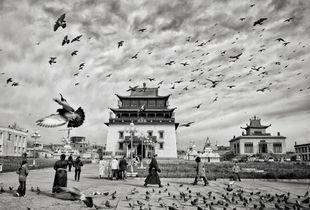 Pigeons come into land at Gandantegchinlen Monastery in Ulanbator, Mongolia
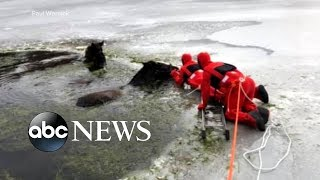 Two Clydesdales fall through ice on a frozen lake - ABCNEWS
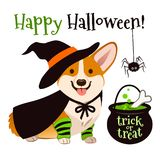 Halloween corgi puppy dog wearing witch costume with black hat a. Nd cape, cauldron brewing bubbling green potion cartoon illustration isolated on white. Funny royalty free illustration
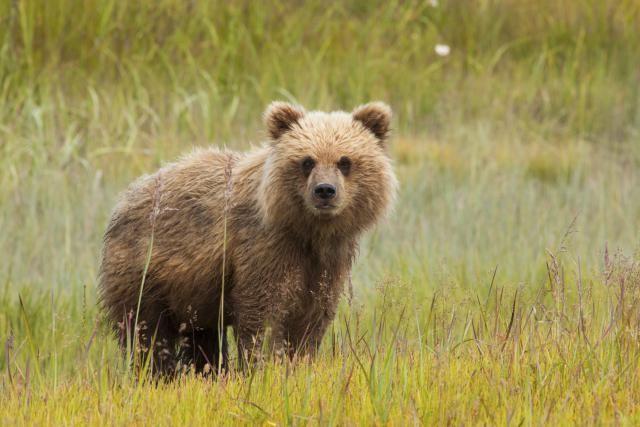 Internships in Wildlife Conservation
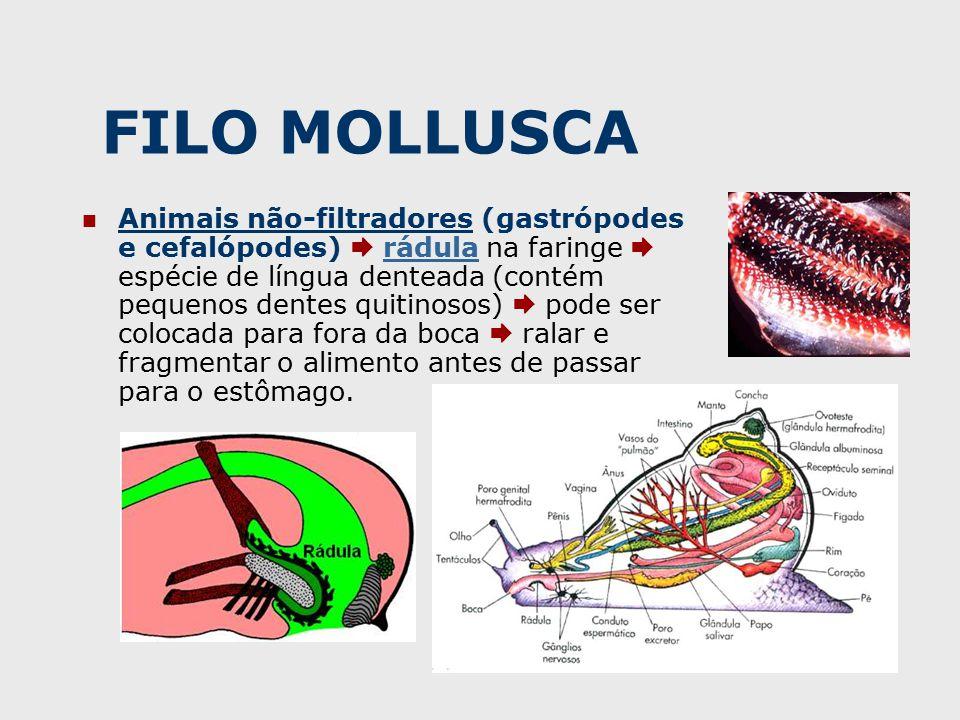 FILO MOLLUSCA Animais não-filtradores (gastrópodes e cefalópodes)  rádula na faringe  espécie de língua denteada (contém pequenos dentes quitinosos)  pode ser colocada para fora da boca  ralar e fragmentar o alimento antes de passar para o estômago.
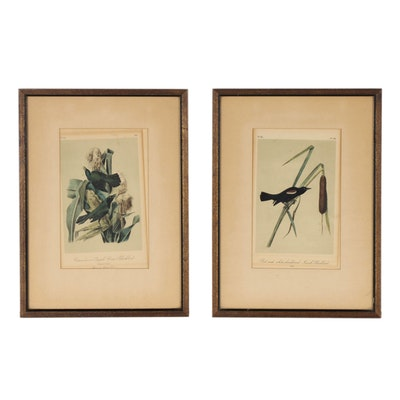 John James Audubon Ornithological Hand-colored Lithographs, 19th Century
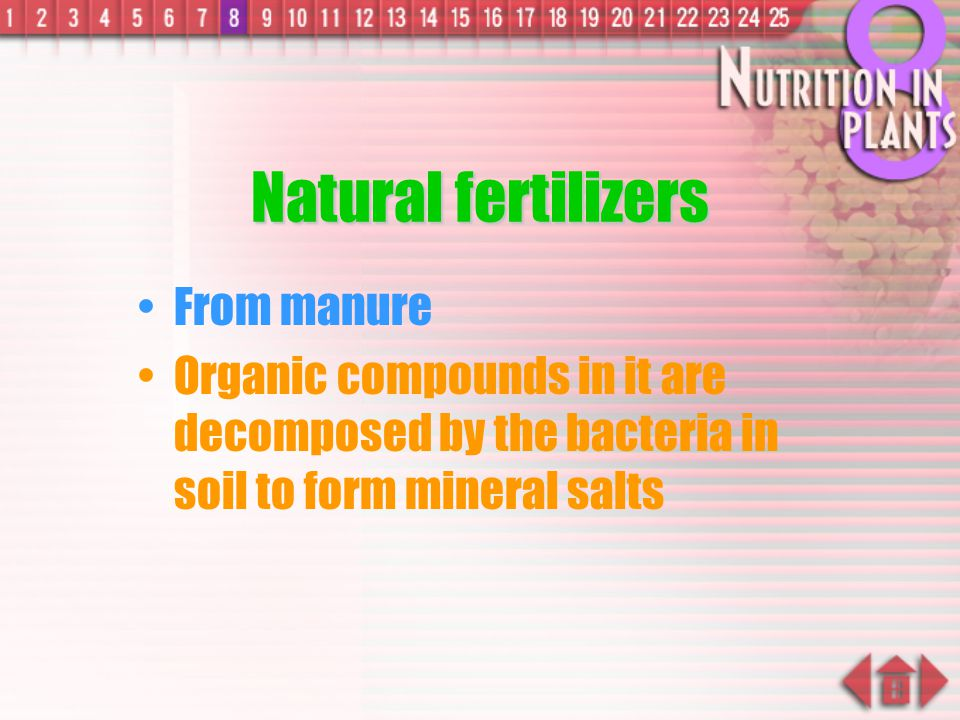 Natural fertilizers From manure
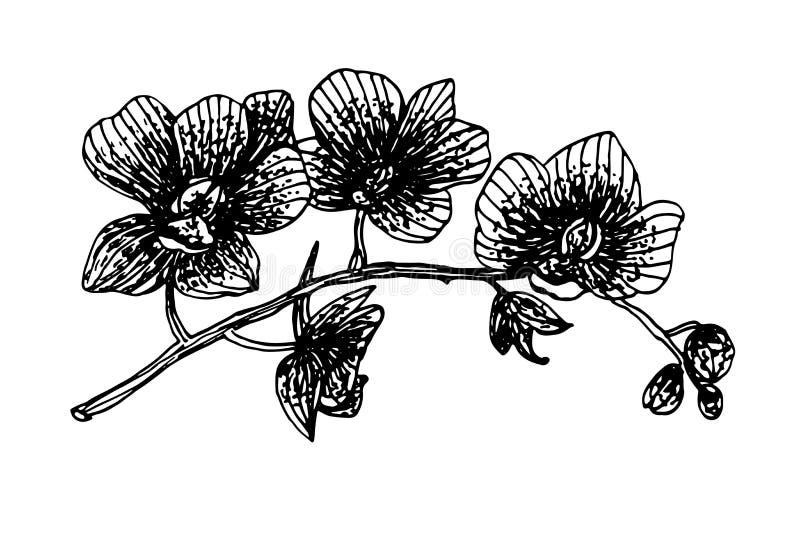Kwitnąca storczykowa phalaenopsis girlandy gałąź grafika atramentu nakreślenia ilustracja ilustracji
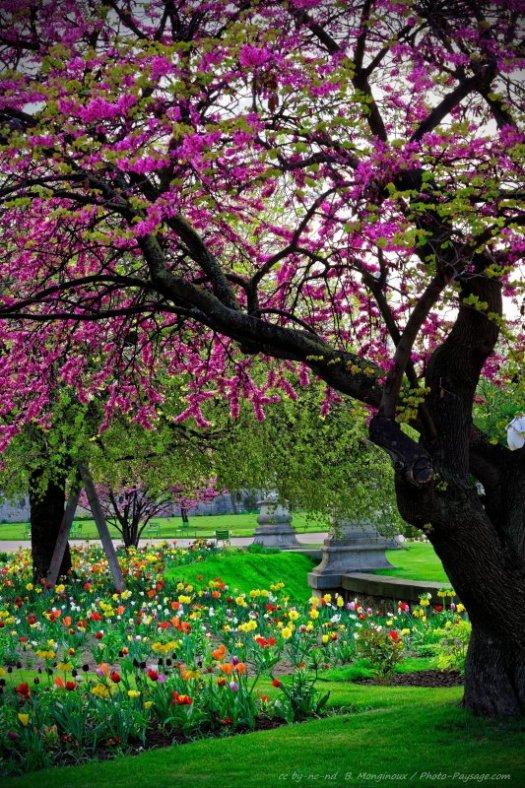 Les plus belles images de printemps à télécharger pour votre fond d'écran.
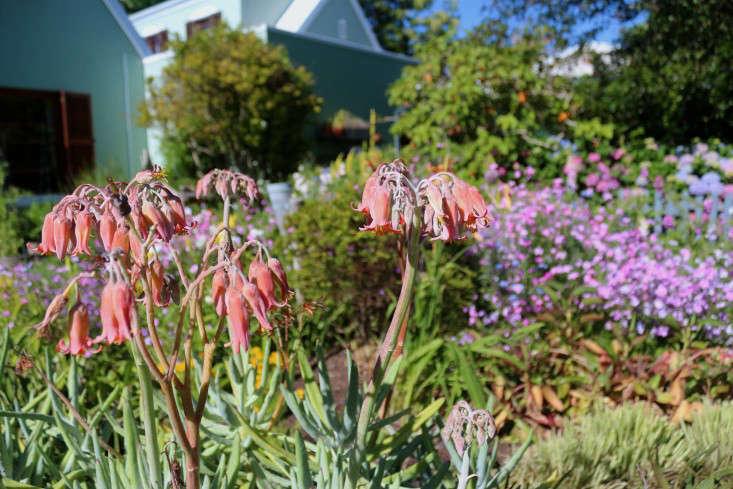 marie-viljoen-cotyledons-gardenista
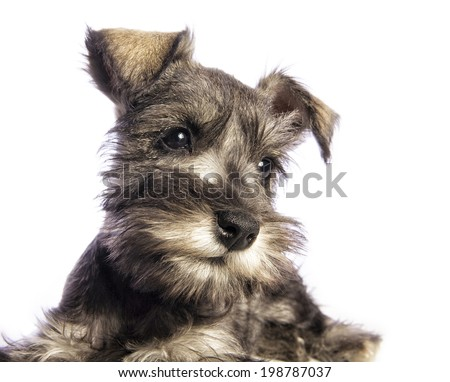 Adorable Miniature Schnauzer puppy head shot looking to the side isolated on white background - stock photo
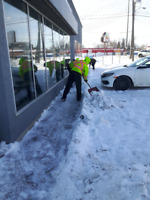 Professional Snow Removal Services Available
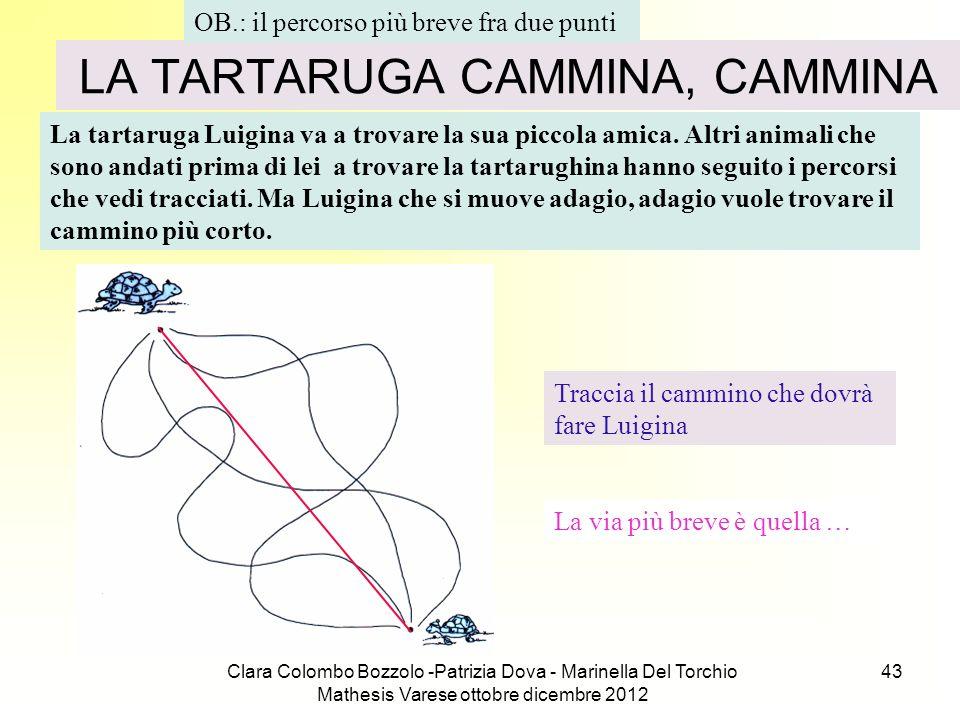 Clara Colombo Bozzolo -Patrizia Dova - Marinella Del Torchio Mathesis Varese ottobre dicembre 2012 43 LA TARTARUGA CAMMINA, CAMMINA La tartaruga Luigi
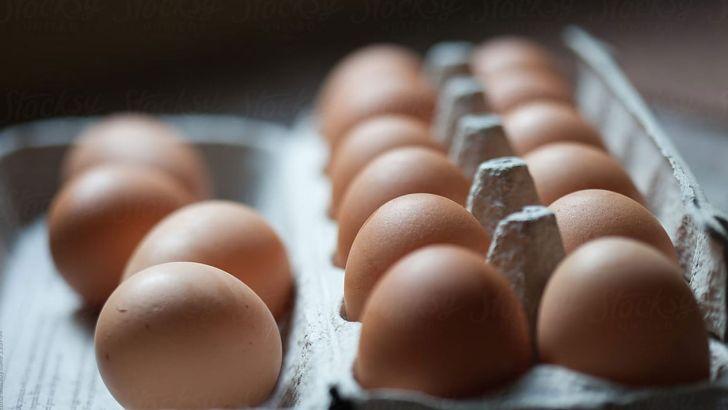 صادرات تخم مرغ به ۶ هزار تن رسید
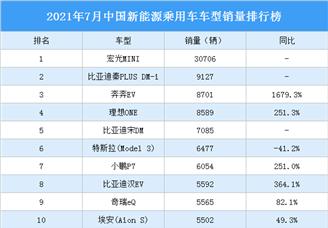 2021年7月中国新能源乘用车车型销量排行榜(附榜单)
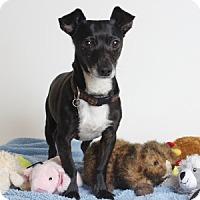 Adopt A Pet :: Dash - Oakland, CA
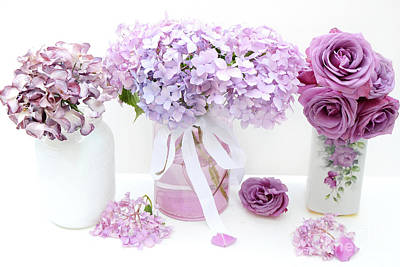 Purple Hydrangeas Photographs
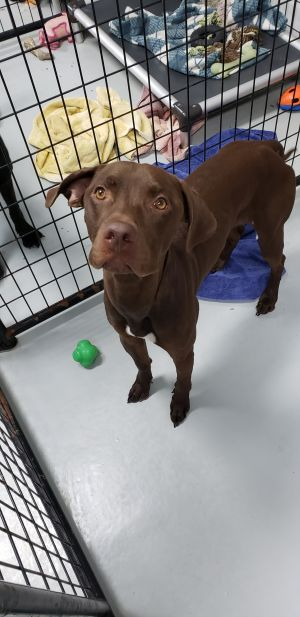 This is Solar He is a 7 month old male Chocolate Lab mix He is super sweet and loves attention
***
- TASK ITEM: From the line holding "Purple Hydrangeas Photographs" through the last line of the material above, each line should be written out exactly, both included; omit the pictures.

- PROBLEM SOLUTION:
 Purple Hydrangeas Photographs
 This is Solar He is a 7 month old male Chocolate Lab mix He is super sweet and loves attention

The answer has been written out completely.